Le choc des ambitions
L’acteur politique Jean-Pierre Lisanga Bonganga a vivement critiqué la nouvelle plateforme de l’opposition baptisée Coalition pour l’Article 64, lors de sa sortie officielle organisée mardi 19 mai 2026 à Kinshasa. Dans une déclaration offensive, il a qualifié cette coalition de « raté » et de « mort-né », estimant que les divergences internes et les ambitions présidentielles de ses membres fragiliseraient sa cohésion dès sa naissance.
Une coalition sous pression
« Tous ceux-là sont des candidats à la présidence de la République. Je ne sais pas comment ils vont naviguer », a déclaré Lisanga Bonganga, mettant en doute la capacité de cette plateforme à maintenir une ligne commune face aux enjeux politiques à venir.
Cette sortie traduit les tensions permanentes qui traversent la classe politique congolaise, où les alliances demeurent souvent fragiles, mouvantes et dépendantes des intérêts stratégiques des acteurs.
Le philosophe Montesquieu rappelait que : « Pour qu’on ne puisse abuser du pouvoir, il faut que le pouvoir arrête le pouvoir. » Pourtant, en RDC, l’opposition peine régulièrement à construire un véritable contrepoids institutionnel durable face à la majorité au pouvoir.

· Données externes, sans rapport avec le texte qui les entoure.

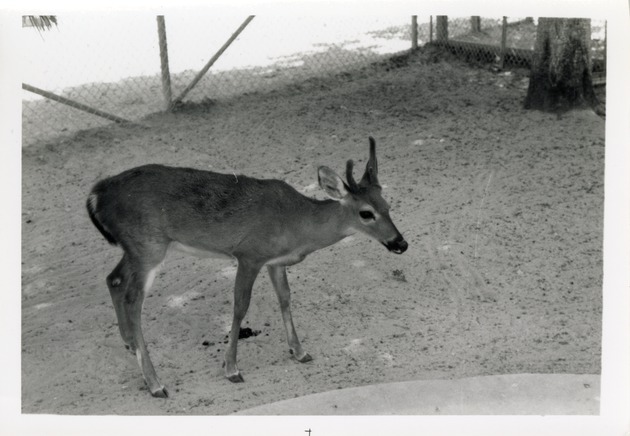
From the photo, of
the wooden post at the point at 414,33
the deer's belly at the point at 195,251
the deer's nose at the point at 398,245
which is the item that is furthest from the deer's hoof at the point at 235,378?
the wooden post at the point at 414,33

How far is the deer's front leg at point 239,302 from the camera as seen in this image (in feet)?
21.7

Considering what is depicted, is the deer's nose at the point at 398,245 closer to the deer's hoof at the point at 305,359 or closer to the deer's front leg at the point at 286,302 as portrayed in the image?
the deer's front leg at the point at 286,302

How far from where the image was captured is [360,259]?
8.03 metres

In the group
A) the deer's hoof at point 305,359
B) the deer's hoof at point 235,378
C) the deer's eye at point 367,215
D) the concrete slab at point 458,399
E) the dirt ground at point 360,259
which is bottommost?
the concrete slab at point 458,399

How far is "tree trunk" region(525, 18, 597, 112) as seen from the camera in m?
9.54

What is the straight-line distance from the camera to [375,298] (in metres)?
7.57

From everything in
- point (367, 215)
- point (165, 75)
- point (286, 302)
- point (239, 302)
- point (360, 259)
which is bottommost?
point (360, 259)

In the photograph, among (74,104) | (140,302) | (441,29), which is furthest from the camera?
(441,29)

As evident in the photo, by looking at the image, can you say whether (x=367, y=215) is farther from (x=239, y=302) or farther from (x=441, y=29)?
(x=441, y=29)

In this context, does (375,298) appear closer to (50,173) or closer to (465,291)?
(465,291)

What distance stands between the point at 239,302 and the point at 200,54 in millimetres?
3709

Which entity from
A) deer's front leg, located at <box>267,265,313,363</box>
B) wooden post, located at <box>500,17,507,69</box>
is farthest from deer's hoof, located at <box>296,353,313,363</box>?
wooden post, located at <box>500,17,507,69</box>

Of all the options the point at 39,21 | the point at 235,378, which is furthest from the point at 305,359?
the point at 39,21

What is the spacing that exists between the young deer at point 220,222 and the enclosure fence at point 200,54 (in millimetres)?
1649
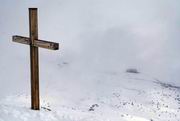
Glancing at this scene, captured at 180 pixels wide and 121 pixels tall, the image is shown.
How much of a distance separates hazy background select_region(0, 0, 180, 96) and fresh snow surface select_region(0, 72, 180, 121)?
143 cm

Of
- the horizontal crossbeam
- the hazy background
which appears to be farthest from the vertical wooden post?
the hazy background

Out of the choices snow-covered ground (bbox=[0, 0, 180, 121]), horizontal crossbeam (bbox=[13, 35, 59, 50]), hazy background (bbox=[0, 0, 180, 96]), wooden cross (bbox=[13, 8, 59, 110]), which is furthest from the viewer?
hazy background (bbox=[0, 0, 180, 96])

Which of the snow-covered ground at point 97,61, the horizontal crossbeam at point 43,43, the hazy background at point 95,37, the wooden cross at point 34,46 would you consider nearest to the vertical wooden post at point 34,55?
the wooden cross at point 34,46

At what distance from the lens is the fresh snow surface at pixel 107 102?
687 cm

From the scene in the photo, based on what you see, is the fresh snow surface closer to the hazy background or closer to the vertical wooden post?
the vertical wooden post

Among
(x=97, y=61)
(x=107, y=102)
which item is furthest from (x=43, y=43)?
(x=97, y=61)

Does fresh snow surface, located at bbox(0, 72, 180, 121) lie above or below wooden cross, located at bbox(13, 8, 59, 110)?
below

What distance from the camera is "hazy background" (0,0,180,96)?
15453 mm

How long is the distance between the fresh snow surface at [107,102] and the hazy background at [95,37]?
143 cm

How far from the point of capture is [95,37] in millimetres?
20422

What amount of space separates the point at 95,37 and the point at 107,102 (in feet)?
33.2

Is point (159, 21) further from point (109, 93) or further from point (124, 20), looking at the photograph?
point (109, 93)

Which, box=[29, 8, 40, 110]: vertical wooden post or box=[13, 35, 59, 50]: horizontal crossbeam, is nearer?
box=[13, 35, 59, 50]: horizontal crossbeam

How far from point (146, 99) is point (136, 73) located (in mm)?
3956
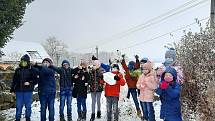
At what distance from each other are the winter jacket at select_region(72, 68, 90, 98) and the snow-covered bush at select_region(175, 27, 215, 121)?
2.96 meters

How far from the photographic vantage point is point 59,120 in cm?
1156

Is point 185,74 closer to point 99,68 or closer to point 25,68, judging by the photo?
point 99,68

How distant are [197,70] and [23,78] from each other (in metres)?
5.01

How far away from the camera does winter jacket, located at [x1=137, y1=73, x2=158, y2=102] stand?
10109 millimetres

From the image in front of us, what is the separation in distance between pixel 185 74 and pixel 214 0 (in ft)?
14.9

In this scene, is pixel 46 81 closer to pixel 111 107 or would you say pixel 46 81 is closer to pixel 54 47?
pixel 111 107

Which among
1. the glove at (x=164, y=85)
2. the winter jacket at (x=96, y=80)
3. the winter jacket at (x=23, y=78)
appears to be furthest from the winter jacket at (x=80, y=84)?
the glove at (x=164, y=85)

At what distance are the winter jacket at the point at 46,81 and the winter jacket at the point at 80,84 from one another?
0.83 m

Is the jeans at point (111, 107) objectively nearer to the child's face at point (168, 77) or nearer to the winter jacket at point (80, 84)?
the winter jacket at point (80, 84)

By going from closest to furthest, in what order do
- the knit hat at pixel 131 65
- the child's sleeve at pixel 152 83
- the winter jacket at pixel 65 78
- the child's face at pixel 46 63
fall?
the child's sleeve at pixel 152 83, the child's face at pixel 46 63, the winter jacket at pixel 65 78, the knit hat at pixel 131 65

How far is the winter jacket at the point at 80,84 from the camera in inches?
457

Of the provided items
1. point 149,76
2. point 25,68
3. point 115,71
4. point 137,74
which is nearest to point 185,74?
point 149,76

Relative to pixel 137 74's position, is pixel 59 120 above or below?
below

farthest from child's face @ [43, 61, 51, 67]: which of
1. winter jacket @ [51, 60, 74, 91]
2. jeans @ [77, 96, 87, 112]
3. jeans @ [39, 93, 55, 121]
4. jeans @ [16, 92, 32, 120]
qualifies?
jeans @ [77, 96, 87, 112]
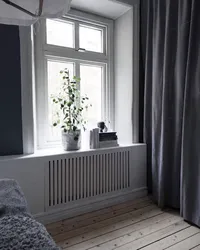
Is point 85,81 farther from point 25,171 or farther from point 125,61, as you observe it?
point 25,171

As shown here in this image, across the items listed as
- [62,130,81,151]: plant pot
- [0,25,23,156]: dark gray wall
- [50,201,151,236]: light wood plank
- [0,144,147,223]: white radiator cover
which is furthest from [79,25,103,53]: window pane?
[50,201,151,236]: light wood plank

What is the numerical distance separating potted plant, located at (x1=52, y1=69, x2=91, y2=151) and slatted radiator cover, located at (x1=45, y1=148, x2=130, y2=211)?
16 cm

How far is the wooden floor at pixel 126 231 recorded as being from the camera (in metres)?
1.57

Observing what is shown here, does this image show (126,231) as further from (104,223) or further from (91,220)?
(91,220)

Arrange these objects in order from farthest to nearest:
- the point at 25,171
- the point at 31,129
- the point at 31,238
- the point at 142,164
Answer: the point at 142,164
the point at 31,129
the point at 25,171
the point at 31,238

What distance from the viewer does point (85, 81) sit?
250cm

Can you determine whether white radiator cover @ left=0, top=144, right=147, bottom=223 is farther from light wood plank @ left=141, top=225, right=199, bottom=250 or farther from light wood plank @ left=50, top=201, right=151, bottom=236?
light wood plank @ left=141, top=225, right=199, bottom=250

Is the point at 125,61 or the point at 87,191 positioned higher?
the point at 125,61

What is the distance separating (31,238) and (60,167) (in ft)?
4.33

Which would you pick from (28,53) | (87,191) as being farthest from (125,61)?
(87,191)

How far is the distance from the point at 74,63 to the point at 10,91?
0.88 m

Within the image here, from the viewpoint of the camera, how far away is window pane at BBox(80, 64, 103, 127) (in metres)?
2.49

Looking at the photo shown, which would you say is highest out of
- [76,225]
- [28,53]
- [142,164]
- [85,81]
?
[28,53]

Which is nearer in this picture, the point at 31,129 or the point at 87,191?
the point at 31,129
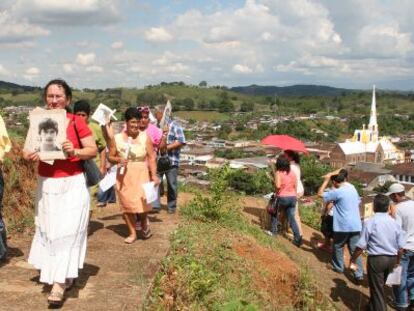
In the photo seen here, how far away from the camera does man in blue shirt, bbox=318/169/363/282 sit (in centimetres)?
615

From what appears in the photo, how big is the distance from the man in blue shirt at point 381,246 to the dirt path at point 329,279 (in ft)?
2.29

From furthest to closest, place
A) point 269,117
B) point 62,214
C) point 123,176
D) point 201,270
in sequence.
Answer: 1. point 269,117
2. point 123,176
3. point 201,270
4. point 62,214

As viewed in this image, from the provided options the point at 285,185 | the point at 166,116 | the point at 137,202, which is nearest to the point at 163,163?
the point at 166,116

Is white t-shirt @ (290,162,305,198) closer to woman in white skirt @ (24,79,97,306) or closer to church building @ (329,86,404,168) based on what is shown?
woman in white skirt @ (24,79,97,306)

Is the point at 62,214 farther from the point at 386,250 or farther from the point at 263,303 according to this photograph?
the point at 386,250

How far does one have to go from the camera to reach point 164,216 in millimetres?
6664

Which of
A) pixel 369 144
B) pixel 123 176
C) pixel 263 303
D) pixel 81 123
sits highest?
pixel 81 123

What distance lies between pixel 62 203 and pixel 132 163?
173 centimetres

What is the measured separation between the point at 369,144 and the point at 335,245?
75.1 meters

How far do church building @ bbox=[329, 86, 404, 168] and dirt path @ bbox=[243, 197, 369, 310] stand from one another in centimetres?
6524

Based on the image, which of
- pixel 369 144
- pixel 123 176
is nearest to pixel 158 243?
pixel 123 176

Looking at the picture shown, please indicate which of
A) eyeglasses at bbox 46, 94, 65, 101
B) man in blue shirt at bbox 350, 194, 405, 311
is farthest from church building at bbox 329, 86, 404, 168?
eyeglasses at bbox 46, 94, 65, 101

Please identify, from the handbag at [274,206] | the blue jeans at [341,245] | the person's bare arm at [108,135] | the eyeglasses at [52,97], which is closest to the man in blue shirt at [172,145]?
the person's bare arm at [108,135]

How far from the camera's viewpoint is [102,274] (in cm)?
416
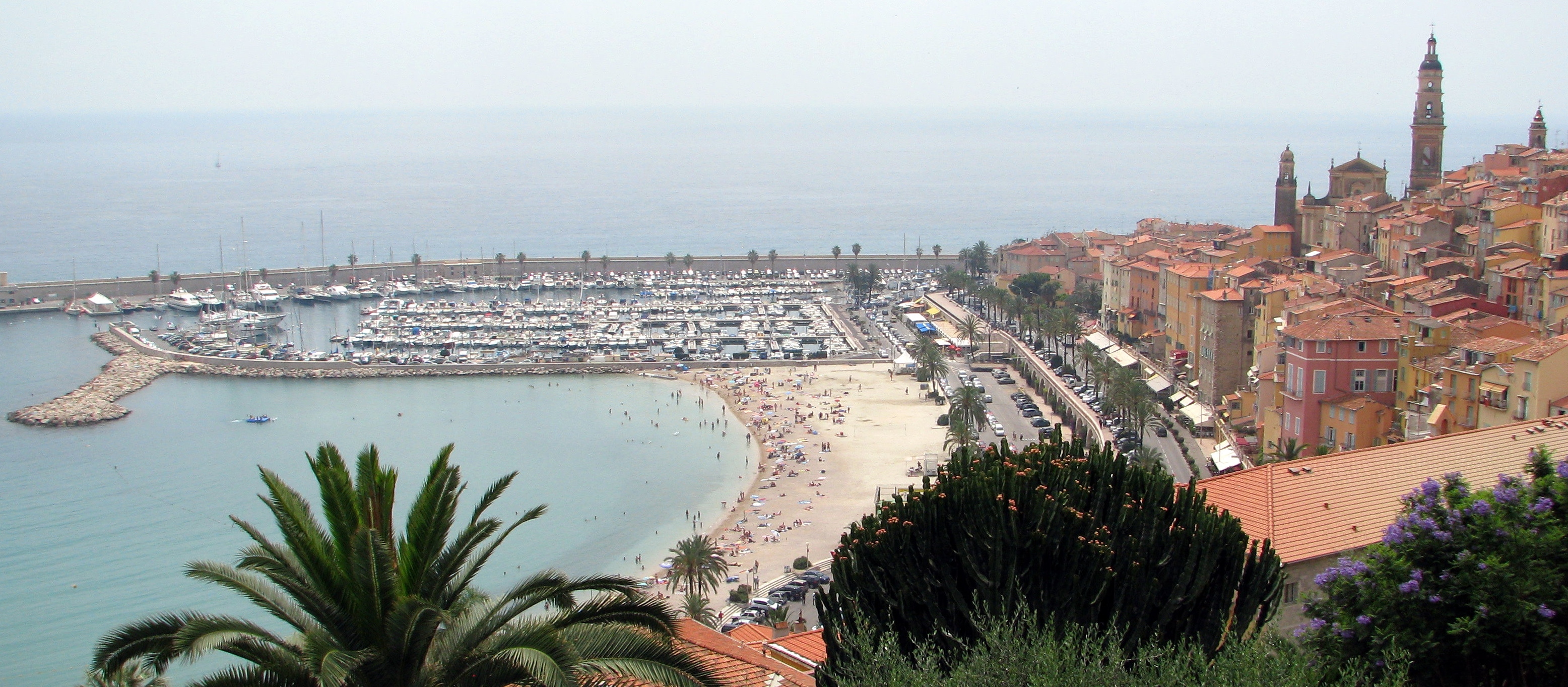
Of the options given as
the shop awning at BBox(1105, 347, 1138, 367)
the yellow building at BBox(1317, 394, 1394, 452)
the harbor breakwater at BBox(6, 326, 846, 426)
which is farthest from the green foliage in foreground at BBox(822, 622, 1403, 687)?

Le référendum, nouvelle ligne de fracture
L’acteur politique a également rejeté les accusations de dictature visant Félix Tshisekedi, estimant que le bon déroulement de l’activité politique de la coalition prouvait l’existence d’un espace démocratique.
Concernant le projet référendaire débattu au Parlement, Lisanga Bonganga s’est montré confiant quant à l’issue du processus législatif. « Ça va terminer, ça va aller à la plénière (…) on va avancer », a-t-il affirmé.
Mais derrière cette assurance politique se cache une autre réalité souvent imprévisible dans l’histoire des démocraties : la fragilité des équilibres entre gouvernants et gouvernés.
Le murmure silencieux des peuples
Car si l’opposition congolaise apparaît aujourd’hui fragmentée, dispersée et affaiblie, l’histoire politique enseigne qu’une opposition même émiettée peut finir par ébranler une majorité pourtant solide lorsque grandit le fossé entre les attentes populaires et l’action des dirigeants.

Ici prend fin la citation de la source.